Exercise prompt: Please reproduce all of the material below word for word, keeping every line unchanged.

[Start Data excerpts]

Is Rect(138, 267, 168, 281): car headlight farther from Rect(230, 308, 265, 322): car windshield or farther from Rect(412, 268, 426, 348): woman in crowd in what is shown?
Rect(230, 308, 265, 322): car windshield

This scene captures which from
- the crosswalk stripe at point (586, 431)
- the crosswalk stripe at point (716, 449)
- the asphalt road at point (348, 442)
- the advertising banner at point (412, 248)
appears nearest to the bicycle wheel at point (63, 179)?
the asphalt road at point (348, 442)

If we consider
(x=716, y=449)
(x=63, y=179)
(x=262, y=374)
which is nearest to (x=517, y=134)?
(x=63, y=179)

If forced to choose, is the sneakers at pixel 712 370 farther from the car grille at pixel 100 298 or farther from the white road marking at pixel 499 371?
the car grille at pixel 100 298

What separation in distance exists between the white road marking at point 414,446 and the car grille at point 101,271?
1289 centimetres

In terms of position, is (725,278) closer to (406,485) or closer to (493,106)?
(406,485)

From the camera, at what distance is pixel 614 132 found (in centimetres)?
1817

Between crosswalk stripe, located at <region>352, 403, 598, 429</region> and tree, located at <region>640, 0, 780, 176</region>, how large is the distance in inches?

[End Data excerpts]

Solution to the problem:
Is Rect(138, 267, 168, 281): car headlight farther from Rect(230, 308, 265, 322): car windshield or farther from Rect(412, 268, 426, 348): woman in crowd in what is shown?
Rect(230, 308, 265, 322): car windshield

This scene captures which from
- the crosswalk stripe at point (586, 431)
- the crosswalk stripe at point (716, 449)
- the asphalt road at point (348, 442)
- the advertising banner at point (412, 248)
appears nearest to the bicycle wheel at point (63, 179)?
the asphalt road at point (348, 442)

If we consider
(x=716, y=449)
(x=63, y=179)
(x=262, y=374)
which is nearest to (x=517, y=134)?
(x=63, y=179)

If forced to choose, is the sneakers at pixel 712 370 farther from the car grille at pixel 100 298 or farther from the white road marking at pixel 499 371?
the car grille at pixel 100 298

What separation in distance exists between the white road marking at point 414,446 and the car grille at point 101,271?
1289 centimetres

In terms of position, is (725,278) closer to (406,485) or closer to (493,106)?
(406,485)

From the camera, at what distance is pixel 614 132 found (in centimetres)?
1817

Between crosswalk stripe, located at <region>352, 403, 598, 429</region> and tree, located at <region>640, 0, 780, 176</region>, how large is the distance in inches?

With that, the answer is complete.